Dismorfologia: Trabalho em Equipe na Perinatologia

Sandra Lins. Apresentação realizada  no 1º Congresso de Genética Regional Centro Oeste, Goiânia, 9-11 de abril de 2026.

A excelência no cuidado perinatal exige abordagem multidisciplinar integrada (Obstetrícia, Medicina Fetal, Neonatologia, Genética, Neurologia, Cirurgia Pediátrica, Cardiologia e Psicologia) com comunicação eficaz e família no centro do processo — do pré-natal à UTIN. As Malformações Congênitas no Brasil tem apresentado crescente prevalência ( (56 → 88/10.000 nascidos vivos entre 2001-2020), constituindo importante causa de morbimortalidade neonatal.
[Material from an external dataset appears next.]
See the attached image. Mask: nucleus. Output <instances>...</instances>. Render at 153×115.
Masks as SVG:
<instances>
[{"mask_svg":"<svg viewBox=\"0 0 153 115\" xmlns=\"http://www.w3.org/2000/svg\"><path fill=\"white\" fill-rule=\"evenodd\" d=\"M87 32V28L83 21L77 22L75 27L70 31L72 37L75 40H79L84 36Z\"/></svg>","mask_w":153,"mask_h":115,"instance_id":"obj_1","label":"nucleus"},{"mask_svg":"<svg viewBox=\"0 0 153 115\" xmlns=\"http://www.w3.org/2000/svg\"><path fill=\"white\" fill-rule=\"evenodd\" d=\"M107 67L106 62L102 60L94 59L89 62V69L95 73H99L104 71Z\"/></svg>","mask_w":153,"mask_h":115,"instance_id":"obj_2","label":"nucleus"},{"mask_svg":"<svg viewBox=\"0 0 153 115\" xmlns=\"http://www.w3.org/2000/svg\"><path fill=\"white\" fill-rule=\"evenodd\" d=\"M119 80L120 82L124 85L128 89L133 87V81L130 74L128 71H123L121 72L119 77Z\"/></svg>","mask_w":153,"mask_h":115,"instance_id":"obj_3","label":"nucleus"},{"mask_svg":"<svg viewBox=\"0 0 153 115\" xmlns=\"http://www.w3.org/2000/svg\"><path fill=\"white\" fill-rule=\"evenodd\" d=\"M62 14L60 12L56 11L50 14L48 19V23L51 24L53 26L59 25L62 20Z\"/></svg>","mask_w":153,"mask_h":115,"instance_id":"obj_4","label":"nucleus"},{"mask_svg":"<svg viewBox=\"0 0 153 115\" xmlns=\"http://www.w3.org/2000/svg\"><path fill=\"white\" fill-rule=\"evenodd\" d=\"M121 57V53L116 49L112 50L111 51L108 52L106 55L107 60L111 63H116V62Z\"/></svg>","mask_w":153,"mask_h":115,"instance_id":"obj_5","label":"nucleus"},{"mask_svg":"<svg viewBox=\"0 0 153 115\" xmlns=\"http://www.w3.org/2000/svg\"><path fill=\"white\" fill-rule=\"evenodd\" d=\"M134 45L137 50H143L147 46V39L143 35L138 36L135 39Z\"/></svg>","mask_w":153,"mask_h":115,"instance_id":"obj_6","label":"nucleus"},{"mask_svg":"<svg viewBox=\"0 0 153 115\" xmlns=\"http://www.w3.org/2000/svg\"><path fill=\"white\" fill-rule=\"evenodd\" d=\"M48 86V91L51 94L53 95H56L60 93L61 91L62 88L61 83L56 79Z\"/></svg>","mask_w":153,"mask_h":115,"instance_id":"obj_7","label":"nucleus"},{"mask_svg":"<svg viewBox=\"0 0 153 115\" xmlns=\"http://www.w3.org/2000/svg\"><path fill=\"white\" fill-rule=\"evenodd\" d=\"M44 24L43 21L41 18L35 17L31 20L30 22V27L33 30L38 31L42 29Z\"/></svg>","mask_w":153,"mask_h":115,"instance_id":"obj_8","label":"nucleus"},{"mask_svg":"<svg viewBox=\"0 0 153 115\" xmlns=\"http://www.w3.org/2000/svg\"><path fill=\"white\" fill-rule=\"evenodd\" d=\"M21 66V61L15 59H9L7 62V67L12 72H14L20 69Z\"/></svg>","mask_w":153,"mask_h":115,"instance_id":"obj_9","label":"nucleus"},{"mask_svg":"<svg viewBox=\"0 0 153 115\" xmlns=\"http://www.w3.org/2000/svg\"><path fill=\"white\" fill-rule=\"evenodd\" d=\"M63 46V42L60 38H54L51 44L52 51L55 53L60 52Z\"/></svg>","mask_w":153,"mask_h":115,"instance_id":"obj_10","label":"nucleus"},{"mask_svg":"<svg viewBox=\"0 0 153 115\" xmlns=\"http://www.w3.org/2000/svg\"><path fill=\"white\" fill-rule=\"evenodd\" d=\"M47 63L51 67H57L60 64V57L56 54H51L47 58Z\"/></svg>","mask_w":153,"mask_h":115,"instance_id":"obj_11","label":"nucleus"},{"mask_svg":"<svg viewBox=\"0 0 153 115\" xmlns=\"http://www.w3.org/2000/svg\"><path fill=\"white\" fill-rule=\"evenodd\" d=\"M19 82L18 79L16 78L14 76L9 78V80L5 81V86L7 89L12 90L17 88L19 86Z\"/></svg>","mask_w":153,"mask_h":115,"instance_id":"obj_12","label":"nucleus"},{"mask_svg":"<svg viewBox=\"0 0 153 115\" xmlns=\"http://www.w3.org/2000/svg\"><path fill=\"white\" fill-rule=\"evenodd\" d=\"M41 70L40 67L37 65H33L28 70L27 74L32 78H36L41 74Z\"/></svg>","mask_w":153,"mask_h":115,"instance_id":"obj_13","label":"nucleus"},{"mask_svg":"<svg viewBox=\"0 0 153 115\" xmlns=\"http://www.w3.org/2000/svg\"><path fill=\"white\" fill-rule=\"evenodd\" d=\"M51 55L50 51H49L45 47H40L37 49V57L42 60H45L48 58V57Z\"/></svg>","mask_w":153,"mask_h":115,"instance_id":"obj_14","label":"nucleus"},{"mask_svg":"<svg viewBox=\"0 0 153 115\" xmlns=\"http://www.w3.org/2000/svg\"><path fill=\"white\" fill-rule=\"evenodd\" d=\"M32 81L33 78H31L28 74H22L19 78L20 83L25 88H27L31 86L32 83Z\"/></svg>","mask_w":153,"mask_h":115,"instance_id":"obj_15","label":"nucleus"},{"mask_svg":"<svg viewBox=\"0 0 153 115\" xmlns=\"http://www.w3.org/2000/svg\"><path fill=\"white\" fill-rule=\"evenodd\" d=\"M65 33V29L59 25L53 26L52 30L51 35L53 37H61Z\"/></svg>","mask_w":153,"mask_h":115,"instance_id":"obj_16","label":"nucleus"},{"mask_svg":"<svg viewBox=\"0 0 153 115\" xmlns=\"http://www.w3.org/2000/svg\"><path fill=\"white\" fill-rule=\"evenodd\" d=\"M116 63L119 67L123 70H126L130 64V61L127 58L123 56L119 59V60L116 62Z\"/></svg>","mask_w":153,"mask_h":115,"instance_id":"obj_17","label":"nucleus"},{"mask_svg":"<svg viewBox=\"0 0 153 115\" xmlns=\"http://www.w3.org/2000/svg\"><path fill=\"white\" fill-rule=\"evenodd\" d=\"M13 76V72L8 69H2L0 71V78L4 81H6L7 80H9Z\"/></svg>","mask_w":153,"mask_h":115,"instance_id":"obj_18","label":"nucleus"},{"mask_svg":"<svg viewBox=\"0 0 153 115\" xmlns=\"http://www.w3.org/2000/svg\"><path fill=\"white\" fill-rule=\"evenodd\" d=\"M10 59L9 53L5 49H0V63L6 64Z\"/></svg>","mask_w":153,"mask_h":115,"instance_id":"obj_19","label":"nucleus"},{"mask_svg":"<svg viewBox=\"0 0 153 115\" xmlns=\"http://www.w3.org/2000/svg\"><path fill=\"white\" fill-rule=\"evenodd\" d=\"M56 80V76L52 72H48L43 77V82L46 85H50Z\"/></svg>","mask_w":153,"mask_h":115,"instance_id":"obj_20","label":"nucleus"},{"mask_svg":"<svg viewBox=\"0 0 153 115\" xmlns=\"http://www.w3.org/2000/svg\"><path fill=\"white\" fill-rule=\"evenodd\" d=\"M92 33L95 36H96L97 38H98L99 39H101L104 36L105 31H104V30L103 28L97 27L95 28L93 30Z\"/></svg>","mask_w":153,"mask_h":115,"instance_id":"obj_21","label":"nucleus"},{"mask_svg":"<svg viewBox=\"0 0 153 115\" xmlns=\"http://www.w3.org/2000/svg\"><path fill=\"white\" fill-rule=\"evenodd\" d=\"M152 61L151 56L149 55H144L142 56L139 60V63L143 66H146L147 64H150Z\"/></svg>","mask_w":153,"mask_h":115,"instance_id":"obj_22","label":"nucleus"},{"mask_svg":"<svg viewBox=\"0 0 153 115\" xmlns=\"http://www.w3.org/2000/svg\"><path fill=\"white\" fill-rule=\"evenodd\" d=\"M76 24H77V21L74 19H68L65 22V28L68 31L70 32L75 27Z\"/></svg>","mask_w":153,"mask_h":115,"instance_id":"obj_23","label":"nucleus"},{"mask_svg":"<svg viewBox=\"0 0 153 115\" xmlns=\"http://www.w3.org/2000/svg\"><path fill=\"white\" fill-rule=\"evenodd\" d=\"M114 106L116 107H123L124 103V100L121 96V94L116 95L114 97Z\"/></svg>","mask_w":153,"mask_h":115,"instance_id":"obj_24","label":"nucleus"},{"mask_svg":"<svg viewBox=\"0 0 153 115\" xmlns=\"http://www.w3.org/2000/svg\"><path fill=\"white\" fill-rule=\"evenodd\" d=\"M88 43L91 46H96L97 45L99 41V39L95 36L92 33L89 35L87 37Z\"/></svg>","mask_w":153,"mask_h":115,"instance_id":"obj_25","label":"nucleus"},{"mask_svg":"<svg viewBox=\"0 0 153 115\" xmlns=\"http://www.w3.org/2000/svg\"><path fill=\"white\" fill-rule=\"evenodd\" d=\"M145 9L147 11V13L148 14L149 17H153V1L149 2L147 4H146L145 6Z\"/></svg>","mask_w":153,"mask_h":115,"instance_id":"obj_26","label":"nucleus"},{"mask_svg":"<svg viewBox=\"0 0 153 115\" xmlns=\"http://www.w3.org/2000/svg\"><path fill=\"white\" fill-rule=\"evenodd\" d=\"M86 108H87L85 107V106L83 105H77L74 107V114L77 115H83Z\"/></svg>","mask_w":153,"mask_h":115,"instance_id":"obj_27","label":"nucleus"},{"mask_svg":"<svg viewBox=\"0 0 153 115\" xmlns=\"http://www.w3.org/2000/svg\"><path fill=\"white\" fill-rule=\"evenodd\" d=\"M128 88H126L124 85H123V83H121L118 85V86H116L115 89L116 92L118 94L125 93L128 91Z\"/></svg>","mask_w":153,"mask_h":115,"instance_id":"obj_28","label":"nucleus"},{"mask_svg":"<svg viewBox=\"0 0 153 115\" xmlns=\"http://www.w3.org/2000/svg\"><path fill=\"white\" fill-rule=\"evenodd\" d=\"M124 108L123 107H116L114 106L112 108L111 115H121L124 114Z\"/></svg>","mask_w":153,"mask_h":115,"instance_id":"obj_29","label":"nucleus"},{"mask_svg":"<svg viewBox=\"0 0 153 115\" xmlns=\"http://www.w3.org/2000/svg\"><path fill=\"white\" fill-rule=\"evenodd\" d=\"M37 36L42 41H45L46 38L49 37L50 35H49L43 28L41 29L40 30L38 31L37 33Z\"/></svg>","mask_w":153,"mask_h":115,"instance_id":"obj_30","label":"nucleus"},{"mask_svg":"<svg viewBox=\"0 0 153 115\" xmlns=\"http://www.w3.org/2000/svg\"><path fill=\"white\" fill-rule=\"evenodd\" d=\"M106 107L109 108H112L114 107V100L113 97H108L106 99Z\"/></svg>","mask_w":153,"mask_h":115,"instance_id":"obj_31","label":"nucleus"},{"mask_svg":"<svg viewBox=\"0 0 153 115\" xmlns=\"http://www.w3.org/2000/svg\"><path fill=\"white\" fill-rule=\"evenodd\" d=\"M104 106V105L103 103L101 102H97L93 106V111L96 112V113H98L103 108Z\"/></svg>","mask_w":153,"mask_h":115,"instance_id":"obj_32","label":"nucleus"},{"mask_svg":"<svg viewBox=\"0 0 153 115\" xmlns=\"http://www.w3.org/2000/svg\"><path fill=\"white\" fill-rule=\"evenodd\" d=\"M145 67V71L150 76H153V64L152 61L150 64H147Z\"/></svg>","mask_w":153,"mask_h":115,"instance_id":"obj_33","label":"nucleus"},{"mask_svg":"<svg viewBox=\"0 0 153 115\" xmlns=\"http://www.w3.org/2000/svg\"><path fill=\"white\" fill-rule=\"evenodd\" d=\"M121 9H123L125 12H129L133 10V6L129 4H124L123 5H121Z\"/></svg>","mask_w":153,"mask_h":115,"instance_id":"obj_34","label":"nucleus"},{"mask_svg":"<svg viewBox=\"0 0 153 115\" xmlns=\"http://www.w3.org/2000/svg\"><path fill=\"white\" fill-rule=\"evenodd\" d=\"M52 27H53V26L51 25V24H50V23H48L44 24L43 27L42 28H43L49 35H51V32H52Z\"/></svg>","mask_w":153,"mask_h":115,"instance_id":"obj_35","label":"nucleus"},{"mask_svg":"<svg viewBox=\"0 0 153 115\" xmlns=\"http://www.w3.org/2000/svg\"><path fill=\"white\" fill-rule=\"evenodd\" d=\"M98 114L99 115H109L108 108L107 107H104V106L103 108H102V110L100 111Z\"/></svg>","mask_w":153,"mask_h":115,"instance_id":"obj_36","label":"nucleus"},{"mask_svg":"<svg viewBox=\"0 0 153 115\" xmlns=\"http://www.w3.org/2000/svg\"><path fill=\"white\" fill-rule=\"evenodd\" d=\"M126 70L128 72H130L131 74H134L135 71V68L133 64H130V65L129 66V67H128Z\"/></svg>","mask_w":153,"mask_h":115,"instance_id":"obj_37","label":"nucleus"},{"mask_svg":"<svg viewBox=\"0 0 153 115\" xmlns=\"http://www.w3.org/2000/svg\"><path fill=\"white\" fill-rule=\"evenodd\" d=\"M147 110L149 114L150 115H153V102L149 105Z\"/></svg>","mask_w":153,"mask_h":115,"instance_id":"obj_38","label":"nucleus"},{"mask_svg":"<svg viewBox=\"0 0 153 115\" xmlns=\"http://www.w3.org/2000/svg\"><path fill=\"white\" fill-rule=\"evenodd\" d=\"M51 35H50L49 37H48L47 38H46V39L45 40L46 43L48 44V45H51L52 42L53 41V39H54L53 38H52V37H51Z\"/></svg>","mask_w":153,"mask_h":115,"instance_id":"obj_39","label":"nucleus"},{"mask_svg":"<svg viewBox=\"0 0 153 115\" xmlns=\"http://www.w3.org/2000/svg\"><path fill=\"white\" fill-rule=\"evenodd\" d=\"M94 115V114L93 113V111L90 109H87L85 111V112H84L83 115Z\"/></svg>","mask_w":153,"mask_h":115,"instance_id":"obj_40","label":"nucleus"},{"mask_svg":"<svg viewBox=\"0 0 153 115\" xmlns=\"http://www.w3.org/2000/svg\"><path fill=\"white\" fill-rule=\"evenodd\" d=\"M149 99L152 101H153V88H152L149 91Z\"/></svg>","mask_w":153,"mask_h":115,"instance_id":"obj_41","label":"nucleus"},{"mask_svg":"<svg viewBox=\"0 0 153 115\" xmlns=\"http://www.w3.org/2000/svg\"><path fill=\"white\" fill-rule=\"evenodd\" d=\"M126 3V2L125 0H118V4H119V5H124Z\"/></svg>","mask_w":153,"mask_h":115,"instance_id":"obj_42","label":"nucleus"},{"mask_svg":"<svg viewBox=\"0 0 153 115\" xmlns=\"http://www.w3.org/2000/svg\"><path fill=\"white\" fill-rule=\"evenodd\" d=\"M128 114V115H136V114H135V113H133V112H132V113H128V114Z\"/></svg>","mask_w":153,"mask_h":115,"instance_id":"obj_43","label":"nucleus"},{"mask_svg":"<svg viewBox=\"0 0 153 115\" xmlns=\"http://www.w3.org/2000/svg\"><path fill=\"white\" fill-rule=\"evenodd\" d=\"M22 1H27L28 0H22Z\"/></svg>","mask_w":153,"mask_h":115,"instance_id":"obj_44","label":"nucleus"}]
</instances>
O fluxo assistencial consiste de Pré-natal: Contato precoce entre obstetra e neonatologia + Reunião multidisciplinar + Visita dos pais à UTIN, Plano de Nascimento: Equipe alinhada e leito preparado, Sala de Parto: Neonatologista lidera reanimação, com suporte de enfermeira, fisioterapeuta, cirurgião e outros conforme necessário, UTIN: Suporte respiratório (VM, CPAP, O₂), investigação diagnóstica (Genética, imagem, etc.) e cuidado contínuo. Princípio Fundamental: a assistência ao RN de risco começa antes do nascimento ( planejamento antecipado reduz intercorrências e melhora desfechos), tendo sempre a Família no Centro: Transparência, acolhimento, visitas pré-natais e comunicação contínua são indispensáveis.Mensagem final: “O melhor cuidado não é prestado por um único especialista, mas construído coletivamente por uma equipe comprometida, preparada e humanizada.”